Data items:
----------------

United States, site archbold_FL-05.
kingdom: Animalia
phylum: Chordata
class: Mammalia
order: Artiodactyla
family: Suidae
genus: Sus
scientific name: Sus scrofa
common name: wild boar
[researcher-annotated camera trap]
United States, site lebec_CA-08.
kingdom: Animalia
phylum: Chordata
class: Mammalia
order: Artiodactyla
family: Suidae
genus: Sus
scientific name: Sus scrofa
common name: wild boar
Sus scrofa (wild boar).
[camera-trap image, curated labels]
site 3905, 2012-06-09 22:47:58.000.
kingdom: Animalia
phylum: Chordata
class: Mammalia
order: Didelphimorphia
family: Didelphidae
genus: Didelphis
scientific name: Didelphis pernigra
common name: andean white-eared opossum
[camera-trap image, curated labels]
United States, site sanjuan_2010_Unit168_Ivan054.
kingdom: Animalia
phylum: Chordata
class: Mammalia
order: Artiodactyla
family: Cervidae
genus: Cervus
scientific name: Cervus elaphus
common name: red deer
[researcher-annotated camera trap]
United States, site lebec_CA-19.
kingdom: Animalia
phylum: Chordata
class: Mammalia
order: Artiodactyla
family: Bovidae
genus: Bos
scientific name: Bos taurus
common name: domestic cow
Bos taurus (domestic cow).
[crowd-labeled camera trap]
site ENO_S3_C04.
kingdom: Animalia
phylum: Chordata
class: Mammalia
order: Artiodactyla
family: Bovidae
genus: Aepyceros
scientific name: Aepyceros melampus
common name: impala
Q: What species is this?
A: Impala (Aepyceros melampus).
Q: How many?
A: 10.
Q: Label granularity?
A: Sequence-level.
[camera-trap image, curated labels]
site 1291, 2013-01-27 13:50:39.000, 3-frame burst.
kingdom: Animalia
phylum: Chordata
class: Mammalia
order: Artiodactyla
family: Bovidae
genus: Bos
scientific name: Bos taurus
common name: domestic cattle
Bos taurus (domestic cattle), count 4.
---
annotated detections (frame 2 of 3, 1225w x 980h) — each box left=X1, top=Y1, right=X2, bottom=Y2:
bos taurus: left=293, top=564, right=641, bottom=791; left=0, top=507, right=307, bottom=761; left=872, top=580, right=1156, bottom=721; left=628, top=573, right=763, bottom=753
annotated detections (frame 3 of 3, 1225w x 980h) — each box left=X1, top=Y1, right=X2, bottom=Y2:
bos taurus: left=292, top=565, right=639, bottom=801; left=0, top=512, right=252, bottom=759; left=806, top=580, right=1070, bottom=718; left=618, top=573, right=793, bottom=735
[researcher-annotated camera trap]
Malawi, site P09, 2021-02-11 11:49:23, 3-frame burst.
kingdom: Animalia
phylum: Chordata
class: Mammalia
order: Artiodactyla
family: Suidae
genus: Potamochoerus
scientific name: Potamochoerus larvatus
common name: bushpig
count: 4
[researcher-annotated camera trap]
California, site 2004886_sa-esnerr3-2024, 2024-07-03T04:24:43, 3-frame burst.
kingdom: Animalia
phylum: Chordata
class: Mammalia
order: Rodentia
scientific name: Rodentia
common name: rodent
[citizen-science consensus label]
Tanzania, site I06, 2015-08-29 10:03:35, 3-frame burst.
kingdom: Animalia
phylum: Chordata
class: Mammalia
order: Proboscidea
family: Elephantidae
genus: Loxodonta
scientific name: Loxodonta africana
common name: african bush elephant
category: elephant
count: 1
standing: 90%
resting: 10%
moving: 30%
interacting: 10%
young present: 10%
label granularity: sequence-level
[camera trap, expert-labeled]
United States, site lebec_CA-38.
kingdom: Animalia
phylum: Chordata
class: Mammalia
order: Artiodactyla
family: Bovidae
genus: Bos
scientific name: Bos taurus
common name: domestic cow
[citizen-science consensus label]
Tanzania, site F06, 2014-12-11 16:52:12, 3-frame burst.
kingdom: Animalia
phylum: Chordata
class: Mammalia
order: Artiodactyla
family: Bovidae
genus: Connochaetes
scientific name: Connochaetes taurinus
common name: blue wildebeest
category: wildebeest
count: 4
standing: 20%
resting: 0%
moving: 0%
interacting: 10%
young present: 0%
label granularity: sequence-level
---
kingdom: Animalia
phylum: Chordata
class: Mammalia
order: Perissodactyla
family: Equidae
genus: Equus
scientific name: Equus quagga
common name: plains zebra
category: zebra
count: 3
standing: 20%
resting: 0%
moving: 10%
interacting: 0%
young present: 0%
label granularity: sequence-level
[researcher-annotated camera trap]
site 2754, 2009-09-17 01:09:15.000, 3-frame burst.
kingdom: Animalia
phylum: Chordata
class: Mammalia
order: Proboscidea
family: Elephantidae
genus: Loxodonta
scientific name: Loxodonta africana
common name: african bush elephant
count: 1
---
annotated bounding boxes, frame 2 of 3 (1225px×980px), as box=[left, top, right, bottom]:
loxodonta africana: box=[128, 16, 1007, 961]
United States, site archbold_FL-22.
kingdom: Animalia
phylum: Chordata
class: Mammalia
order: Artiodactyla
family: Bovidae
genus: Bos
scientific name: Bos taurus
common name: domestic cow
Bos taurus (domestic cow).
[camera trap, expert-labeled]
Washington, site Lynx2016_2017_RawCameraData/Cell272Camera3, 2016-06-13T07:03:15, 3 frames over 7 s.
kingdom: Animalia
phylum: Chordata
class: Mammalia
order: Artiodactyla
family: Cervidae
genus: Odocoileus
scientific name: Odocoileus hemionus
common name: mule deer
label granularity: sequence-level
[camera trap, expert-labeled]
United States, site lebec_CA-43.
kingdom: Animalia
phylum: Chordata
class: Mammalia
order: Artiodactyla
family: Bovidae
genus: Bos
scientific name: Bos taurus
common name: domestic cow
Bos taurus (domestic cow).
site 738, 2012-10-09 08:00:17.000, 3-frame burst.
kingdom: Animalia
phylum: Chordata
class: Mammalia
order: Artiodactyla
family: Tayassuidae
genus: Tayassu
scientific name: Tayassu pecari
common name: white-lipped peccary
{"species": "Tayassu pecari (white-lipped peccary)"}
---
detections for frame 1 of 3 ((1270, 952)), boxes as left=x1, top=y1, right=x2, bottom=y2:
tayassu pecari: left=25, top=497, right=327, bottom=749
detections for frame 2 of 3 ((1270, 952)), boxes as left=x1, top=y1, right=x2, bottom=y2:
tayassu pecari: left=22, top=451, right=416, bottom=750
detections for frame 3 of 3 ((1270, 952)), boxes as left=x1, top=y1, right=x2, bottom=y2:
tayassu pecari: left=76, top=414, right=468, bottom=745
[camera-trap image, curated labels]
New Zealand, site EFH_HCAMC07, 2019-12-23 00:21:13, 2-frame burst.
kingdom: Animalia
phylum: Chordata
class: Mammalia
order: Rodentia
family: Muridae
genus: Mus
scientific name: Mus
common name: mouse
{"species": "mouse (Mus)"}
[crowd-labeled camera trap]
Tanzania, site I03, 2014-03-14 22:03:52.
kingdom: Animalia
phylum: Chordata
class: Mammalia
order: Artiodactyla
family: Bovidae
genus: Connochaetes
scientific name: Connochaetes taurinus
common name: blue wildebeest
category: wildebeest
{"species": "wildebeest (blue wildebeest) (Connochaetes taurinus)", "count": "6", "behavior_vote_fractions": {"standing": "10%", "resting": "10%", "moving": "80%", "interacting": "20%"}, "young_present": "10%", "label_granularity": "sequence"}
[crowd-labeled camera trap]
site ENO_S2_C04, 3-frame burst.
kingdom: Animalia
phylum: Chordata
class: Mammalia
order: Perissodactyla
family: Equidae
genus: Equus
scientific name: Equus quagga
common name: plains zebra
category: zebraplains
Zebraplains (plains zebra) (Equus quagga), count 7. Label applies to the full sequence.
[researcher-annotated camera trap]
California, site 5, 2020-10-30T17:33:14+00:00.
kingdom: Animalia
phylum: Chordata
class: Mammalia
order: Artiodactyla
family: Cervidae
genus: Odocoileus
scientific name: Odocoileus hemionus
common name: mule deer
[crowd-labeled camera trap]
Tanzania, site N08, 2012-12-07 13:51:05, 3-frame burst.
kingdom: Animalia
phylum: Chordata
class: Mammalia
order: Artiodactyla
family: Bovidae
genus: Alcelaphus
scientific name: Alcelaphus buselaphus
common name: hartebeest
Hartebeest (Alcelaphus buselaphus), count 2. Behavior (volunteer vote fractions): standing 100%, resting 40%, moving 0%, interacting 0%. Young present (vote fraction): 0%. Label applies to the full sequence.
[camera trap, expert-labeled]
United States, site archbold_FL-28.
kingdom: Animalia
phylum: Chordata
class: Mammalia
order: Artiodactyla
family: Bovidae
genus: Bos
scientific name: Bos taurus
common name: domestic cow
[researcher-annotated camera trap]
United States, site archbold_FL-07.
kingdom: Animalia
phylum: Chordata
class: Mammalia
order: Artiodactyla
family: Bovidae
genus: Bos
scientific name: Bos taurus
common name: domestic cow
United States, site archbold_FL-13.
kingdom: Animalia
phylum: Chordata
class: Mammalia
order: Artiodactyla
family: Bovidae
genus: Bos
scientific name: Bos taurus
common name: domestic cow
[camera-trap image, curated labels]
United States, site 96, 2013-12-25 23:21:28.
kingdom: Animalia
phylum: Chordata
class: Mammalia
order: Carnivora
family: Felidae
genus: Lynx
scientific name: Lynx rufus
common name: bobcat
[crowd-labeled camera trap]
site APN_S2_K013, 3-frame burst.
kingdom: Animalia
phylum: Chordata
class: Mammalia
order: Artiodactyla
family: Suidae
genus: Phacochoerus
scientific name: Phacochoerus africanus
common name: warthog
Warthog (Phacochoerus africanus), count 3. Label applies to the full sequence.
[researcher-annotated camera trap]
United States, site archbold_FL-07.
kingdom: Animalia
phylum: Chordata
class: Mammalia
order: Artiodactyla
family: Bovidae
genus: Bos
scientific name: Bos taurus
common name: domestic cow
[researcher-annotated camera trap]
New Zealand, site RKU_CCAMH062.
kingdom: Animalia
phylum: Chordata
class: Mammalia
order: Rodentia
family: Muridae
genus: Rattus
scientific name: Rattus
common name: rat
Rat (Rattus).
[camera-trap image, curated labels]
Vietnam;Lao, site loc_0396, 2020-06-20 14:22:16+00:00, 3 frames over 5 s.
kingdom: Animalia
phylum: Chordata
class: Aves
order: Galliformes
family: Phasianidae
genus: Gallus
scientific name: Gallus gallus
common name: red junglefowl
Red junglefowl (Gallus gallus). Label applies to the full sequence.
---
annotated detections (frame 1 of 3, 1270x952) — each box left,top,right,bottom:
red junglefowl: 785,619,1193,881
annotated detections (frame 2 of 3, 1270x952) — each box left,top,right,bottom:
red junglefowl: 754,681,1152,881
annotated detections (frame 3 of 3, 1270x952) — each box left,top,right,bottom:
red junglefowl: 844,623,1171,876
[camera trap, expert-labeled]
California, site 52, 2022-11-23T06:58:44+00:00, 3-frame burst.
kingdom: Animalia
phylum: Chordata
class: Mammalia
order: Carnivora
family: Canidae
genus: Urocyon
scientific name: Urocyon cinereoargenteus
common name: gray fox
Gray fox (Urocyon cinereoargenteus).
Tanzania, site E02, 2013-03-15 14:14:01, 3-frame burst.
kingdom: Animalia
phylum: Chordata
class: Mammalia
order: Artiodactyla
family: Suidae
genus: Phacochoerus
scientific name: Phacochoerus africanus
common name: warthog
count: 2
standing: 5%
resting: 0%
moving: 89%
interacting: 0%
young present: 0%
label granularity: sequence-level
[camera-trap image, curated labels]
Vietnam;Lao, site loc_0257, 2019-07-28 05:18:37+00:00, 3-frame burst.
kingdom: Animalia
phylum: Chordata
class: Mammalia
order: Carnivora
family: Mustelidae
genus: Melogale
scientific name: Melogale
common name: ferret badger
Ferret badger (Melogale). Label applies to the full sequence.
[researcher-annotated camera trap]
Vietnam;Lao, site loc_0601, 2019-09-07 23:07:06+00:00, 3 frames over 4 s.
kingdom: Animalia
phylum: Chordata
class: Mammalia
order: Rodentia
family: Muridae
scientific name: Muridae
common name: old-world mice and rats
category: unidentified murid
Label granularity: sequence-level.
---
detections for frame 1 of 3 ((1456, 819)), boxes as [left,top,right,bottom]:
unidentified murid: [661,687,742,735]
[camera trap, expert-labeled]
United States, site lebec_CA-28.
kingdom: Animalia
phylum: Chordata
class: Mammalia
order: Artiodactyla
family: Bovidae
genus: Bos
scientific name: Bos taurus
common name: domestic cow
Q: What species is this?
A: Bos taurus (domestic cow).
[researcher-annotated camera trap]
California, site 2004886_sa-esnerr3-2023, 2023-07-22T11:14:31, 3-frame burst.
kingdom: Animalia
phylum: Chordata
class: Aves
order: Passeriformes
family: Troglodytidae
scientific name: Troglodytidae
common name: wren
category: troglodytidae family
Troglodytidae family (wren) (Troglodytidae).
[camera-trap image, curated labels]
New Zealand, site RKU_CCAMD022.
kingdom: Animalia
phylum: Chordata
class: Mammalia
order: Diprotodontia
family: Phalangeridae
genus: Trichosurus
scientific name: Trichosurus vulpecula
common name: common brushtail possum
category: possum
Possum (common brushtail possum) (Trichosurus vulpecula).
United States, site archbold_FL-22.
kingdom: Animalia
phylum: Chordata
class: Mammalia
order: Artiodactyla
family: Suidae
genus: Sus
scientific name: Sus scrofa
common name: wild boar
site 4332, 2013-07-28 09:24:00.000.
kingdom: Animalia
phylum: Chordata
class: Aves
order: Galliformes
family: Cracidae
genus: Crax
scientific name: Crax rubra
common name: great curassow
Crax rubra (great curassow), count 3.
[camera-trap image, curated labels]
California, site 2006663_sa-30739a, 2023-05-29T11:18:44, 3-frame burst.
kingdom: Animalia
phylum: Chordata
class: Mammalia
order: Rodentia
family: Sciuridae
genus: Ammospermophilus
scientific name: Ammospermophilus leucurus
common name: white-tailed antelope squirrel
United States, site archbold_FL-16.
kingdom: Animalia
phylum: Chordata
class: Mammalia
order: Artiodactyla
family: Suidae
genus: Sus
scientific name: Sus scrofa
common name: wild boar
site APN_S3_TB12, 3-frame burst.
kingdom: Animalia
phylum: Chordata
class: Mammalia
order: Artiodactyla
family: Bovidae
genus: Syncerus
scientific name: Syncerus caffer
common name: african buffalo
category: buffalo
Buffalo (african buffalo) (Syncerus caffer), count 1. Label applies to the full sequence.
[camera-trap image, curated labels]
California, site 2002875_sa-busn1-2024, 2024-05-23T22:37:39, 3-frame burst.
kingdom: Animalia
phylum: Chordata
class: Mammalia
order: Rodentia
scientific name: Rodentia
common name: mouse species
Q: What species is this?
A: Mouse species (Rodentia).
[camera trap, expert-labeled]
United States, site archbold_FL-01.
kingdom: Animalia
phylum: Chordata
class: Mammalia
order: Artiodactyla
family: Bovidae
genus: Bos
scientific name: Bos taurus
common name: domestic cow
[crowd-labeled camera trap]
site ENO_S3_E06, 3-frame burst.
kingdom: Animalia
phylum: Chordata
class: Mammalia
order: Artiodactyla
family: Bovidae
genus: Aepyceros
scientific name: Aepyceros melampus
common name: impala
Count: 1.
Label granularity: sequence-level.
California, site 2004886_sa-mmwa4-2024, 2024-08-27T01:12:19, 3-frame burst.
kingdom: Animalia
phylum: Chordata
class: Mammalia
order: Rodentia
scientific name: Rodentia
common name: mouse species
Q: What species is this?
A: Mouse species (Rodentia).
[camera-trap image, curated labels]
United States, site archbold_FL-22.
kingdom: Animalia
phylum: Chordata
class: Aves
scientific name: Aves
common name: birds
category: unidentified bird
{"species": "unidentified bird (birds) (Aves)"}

----------------

> **EXERCISE PROMPT**:
State how many lines in the records contain the string "frames". Give the number with no words around it.

> **FINAL ANSWER**:
3